En effet, confier exclusivement au local la partie théorique et le recrutement des professeurs du secondaire rajoute à l’hétérogénéité déjà trop grande du recrutement des professeurs des écoles, le risque d’une inégalité entre les territoires. Or, le service public d’État doit garantir l’égalité du service public : qu’aucune distinction ne soit fondée sur le lieu de résidence. Comment peut-on assurer ce principe fondateur de la mission de service public tout en donnant un monopole aux régions déjà atteintes de grandes disparités2 ? En quoi un recrutement local permettra-t-il de pallier ce que le National peine à faire malgré les mutations dans les régions déficitaires ? En rendant les professeurs et les territoires bien trop dépendants du local, la mission de service public et le statut de fonctionnaire d’État en ressortent largement affaiblis. On doute que l’État puisse mieux assurer l’égalité sur tout le territoire avec un tel recrutement local. Par ailleurs, au sein d’une même région, les différences entre les établissements n’en seront-elles pas d’autant plus exacerbées, et avec elles, l’égalité républicaine ?

*DONNÉES FOURNIES*:
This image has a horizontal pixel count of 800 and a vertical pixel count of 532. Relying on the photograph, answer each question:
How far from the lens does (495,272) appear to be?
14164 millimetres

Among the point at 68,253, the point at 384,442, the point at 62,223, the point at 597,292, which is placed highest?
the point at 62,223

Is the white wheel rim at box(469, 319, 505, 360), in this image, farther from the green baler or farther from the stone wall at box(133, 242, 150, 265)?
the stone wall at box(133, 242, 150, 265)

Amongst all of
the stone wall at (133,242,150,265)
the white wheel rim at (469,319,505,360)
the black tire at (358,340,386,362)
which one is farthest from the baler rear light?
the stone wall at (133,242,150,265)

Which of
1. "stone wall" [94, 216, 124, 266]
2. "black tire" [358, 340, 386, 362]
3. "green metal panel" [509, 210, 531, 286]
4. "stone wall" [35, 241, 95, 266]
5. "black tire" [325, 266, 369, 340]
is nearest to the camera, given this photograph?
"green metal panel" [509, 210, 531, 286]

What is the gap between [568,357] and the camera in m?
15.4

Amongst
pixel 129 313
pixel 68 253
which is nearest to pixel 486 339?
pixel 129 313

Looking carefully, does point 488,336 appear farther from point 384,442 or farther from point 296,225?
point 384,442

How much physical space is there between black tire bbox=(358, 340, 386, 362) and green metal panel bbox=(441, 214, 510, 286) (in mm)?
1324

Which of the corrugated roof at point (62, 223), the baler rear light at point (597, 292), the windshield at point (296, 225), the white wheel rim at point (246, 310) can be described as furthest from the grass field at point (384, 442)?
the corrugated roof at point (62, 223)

*CONSIGNES*:
#1 D'après l'extrait du document, que doit garantir le service public d'État ?
#2 Transformez en CSV à deux colonnes, nommées enonce et reponse, les enregistrements compris entre la ligne contenant « Which of the » et la fin des enregistrements, bornes incluses. Prévoyez une ligne par enregistrement, avec son texte et sa réponse chacun dans un champ entre guillemets, et remplacez les sauts de ligne par des espaces.

*RÉSULTATS DE L'EXERCICE*:
#1 Il doit garantir l'égalité du service public, c'est-à-dire qu'aucune distinction ne soit fondée sur le lieu de résidence.

#2
enonce,reponse
"Which of the corrugated roof at point (62, 223), the baler rear light at point (597, 292), the windshield at point (296, 225), the white wheel rim at point (246, 310) can be described as furthest from the grass field at point (384, 442)?","the corrugated roof at point (62, 223)"